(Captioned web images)
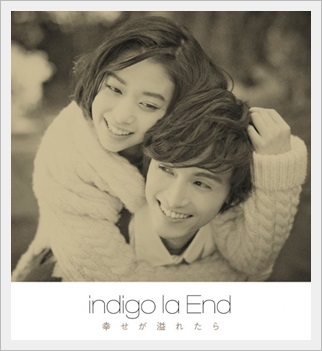 indigo la end 由来 意味 メンバー pv 女の子 まとめ 幸せが溢れたら
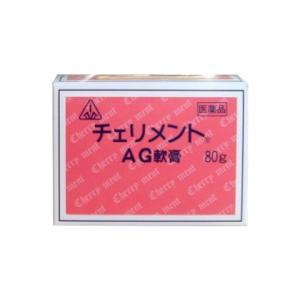 ホノミ漢方 チェリメントAG軟膏 80g 【第3類医薬品】|ikawayakuhin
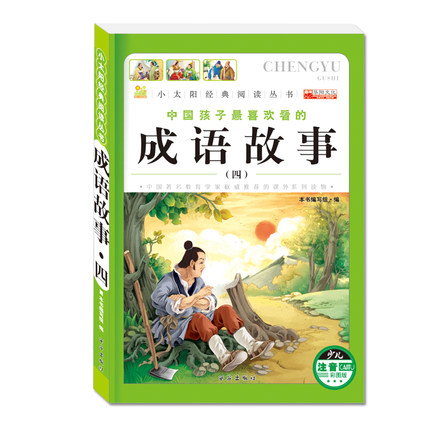 Chinese Idiom Story Color Picture Of Children's Short Story Books To Learn The Phonetic Version Of 5-7 Years Old Kids Book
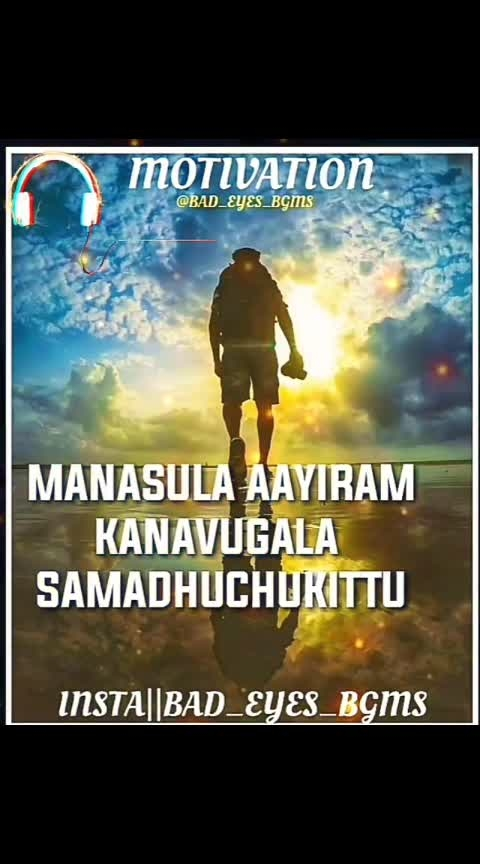 MOTIVATIONAL #superstar #sidsriram  #tamilnewsongs #trend #kollywooddubsmash #kollywoodcinema #insta_beats #bgm #anirudhravichander #aniruthfansclub #anirudhians #aniruthmusic #aniruthian #anirudhfans  #kollydubs #kollytamil #kollybgmaddict #thalaivar #tamilmemes #dhoni #tamilmeme #tamils #pettaparaak #petta #rajinikanth #csk  #vindiesel #paulwalker #killer  ______________________________________________ @bgm_center @ss__bgm @360_bgm_ @kr7_bgm @insta_b.e.a.t.s @justinn_cuts_bgms @s_h_a_bgm @_sk__creations @lightroom_bgm @bh_bgmz  @jahinashraf_off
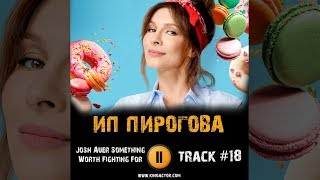 ИП ПИРОГОВА сериал МУЗЫКА OST #18 Josh Auer Something Worth Елена Подкаминская Александр Константин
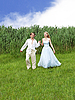 Happy couple outdoors | Stock Foto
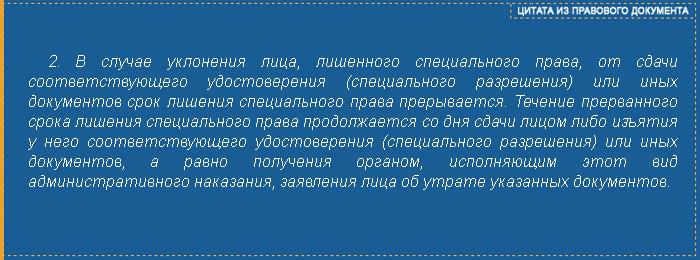 Цитата из документа - ст. 32.7 ч.2 КоАП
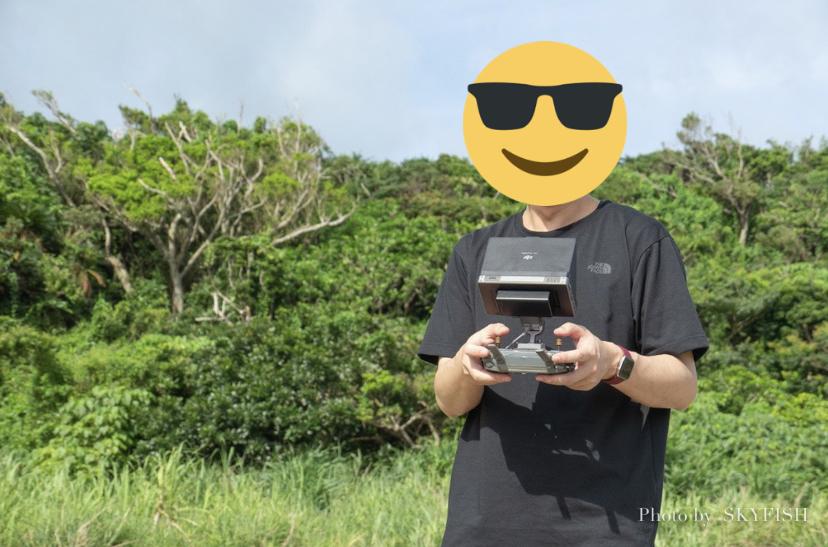 沖縄とドローン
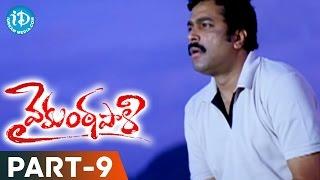 Vykuntapali Full Movie Part 9 | Krishnudu, Ajay, Ranadheer, Tashu Kaushik | Anil Gopal Reddy | Anil - IDREAMMOVIES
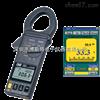 tes-3064[现货供应]中国台湾泰仕TES-3064交直流功率钳表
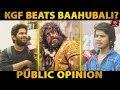 KGF Movie Public Review | Rocking Star Yash | Prashanth Neel | Vijay Kiragandur | Vishal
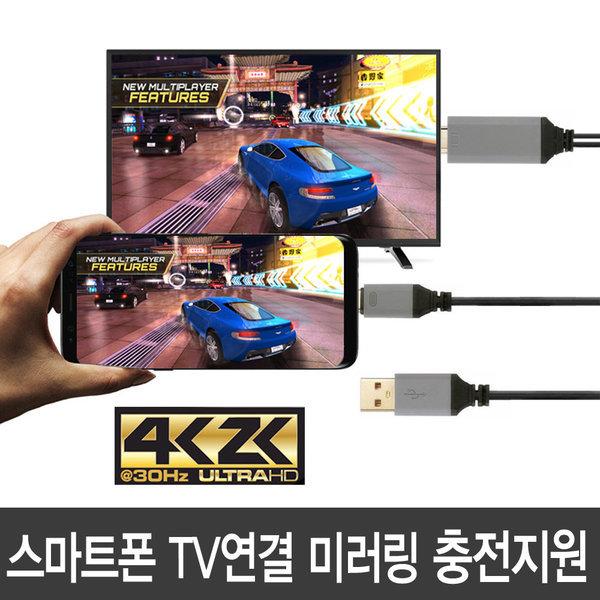 갤럭시S9 노트8 갤럭시S8 HDMI 충전 미러링 MHL케이블 상품이미지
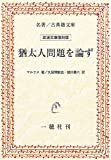 猶太人問題を論ず (名著/古典籍文庫―岩波文庫復刻版)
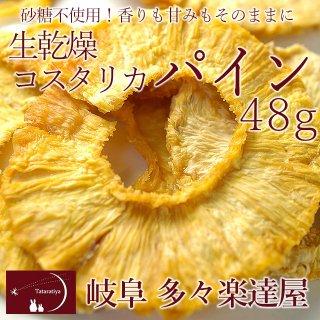 生乾燥コスタリカパイン50g 岐阜 多々楽達屋(たたらちや)砂糖不使用のドライフルーツ【常温・冷蔵可】
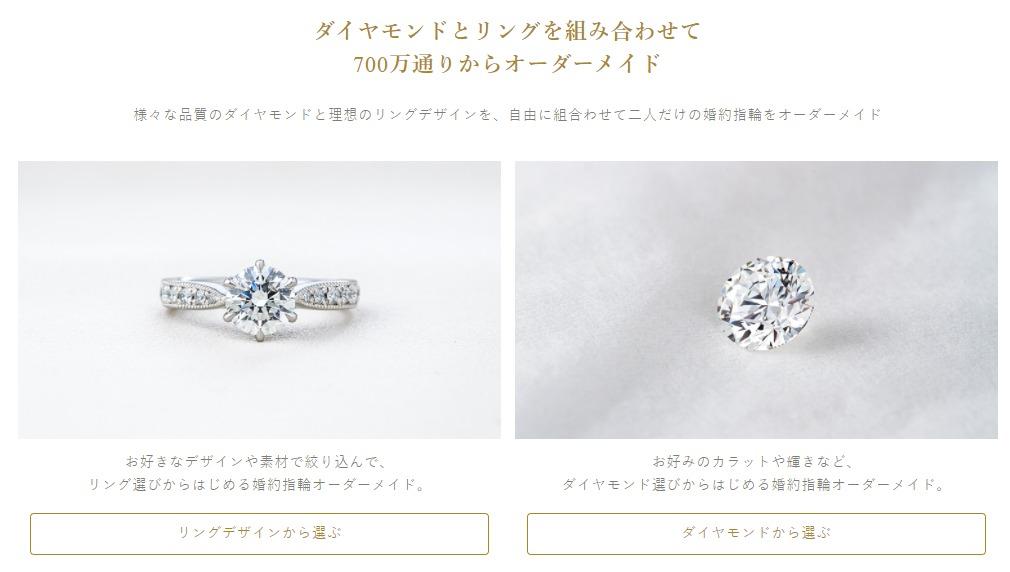 婚約指輪 ダイヤモンドとリングを組み合わせて 700万通りからオーダーメイド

## What this task involves
Retype the entries above exactly, starting at their first line and ending with the line that holds "MOTIVATIONAL #superstar #sidsriram"; pictures stay out.

## Result of this exercise
 indigo la end 由来 意味 メンバー pv 女の子 まとめ 幸せが溢れたら
 ホノミ漢方 チェリメントAG軟膏 80g 【第3類医薬品】|ikawayakuhin
 Chinese Idiom Story Color Picture Of Children's Short Story Books To Learn The Phonetic Version Of 5-7 Years Old Kids Book
 MOTIVATIONAL #superstar #sidsriram  #tamilnewsongs #trend #kollywooddubsmash #kollywoodcinema #insta_beats #bgm #anirudhravichander #aniruthfansclub #anirudhians #aniruthmusic #aniruthian #anirudhfans  #kollydubs #kollytamil #kollybgmaddict #thalaivar #tamilmemes #dhoni #tamilmeme #tamils #pettaparaak #petta #rajinikanth #csk  #vindiesel #paulwalker #killer  ______________________________________________ @bgm_center @ss__bgm @360_bgm_ @kr7_bgm @insta_b.e.a.t.s @justinn_cuts_bgms @s_h_a_bgm @_sk__creations @lightroom_bgm @bh_bgmz  @jahinashraf_off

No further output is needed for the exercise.